6. Nous réaffirmons notre volonté de renforcer les contacts entre les Ukrainiens et les citoyens de l’UE, notamment grâce au processus de libéralisation du régime des visas, dans un environnement sûr et bien géré et pour autant que toutes les exigences soient respectées, conformément aux conditions arrêtées dans le cadre du plan d’action concernant la libéralisation du régime des visas. La Commission a présenté un rapport recommandant le passage à la deuxième phase du processus de libéralisation du régime des visas, l’objectif étant d’accorder le droit de voyager sans visa aux citoyens ukrainiens une fois que ce processus de libéralisation aura été dûment mené à bien.

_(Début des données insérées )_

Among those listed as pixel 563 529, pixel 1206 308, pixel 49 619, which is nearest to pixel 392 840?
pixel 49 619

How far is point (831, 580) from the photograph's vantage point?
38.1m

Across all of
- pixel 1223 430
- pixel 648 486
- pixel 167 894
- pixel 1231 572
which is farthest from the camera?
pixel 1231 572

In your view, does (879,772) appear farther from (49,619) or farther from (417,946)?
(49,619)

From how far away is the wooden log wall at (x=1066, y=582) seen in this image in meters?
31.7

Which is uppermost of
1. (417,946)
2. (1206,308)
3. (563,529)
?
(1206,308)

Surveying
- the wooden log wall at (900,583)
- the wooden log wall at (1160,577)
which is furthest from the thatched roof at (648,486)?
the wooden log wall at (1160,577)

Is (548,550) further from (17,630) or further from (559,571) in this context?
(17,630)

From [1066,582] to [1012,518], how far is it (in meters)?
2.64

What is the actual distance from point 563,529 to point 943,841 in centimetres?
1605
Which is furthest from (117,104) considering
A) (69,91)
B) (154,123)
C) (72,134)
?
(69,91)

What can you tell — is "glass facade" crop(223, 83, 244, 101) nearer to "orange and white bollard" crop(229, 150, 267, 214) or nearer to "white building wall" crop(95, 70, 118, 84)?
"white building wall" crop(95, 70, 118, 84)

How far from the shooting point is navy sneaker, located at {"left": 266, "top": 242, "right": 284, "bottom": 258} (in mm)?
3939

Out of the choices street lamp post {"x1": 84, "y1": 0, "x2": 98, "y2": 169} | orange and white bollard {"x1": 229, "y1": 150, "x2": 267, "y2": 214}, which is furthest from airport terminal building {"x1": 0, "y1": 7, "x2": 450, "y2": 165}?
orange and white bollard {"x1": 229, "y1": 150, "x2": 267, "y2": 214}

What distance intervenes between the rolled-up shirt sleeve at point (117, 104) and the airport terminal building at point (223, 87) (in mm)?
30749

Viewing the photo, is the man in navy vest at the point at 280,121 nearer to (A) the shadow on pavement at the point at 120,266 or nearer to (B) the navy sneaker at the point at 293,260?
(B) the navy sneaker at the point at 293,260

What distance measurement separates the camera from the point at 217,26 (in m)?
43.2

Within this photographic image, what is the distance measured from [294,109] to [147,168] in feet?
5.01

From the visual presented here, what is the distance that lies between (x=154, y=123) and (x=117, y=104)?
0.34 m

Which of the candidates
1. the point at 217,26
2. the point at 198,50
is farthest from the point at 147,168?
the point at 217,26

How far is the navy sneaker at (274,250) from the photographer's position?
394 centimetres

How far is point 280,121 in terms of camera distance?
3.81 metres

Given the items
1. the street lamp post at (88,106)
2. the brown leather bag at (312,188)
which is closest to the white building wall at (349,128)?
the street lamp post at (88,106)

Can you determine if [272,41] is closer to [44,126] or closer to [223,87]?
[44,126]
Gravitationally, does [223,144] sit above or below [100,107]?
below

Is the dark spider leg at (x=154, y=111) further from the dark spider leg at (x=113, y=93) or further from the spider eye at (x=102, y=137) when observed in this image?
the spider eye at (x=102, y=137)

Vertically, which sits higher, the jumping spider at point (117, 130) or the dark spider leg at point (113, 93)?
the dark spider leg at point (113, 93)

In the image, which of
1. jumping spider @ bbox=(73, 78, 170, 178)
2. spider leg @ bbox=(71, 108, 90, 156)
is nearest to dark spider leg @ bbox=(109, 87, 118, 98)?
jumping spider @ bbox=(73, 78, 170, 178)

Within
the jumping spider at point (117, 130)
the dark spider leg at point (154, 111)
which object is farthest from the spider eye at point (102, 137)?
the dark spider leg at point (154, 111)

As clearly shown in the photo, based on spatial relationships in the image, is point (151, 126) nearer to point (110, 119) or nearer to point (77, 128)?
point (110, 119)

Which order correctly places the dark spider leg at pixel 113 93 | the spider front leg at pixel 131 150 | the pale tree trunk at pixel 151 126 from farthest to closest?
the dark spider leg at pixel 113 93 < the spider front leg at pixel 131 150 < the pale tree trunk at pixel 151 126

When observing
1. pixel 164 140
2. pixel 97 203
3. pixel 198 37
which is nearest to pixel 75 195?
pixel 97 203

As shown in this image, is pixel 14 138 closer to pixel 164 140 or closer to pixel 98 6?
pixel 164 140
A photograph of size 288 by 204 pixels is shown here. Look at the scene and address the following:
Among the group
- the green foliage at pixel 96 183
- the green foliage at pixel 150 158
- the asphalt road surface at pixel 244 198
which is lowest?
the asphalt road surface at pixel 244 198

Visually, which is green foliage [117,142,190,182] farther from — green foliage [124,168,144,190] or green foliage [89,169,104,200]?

7. Il est important que le gouvernement ukrainien améliore l’équilibre macroéconomique et le climat des affaires et qu’il élimine la corruption. Les partenaires internationaux, y compris la Fédération de Russie, devraient apporter leur concours à ces efforts de stabilisation. Afin de stabiliser l’économie ukrainienne, il est essentiel de parvenir à un accord sur les conditions de l’approvisionnement en gaz de l’Ukraine par la Fédération de Russie. Nous espérons que les pourparlers qui sont actuellement menés avec la médiation de l’Union européenne aboutiront prochainement. Nous rappelons que les contrats relatifs à la livraison de gaz à l’Union européenne par la Russie doivent être respectés.

8. Nous notons que la Commission et le SEAE mènent actuellement des travaux préparatoires sur d’éventuelles mesures ciblées et convenons de poursuivre les préparatifs en vue de prendre de nouvelles mesures éventuelles sur cette base si les événements devaient l’exiger./.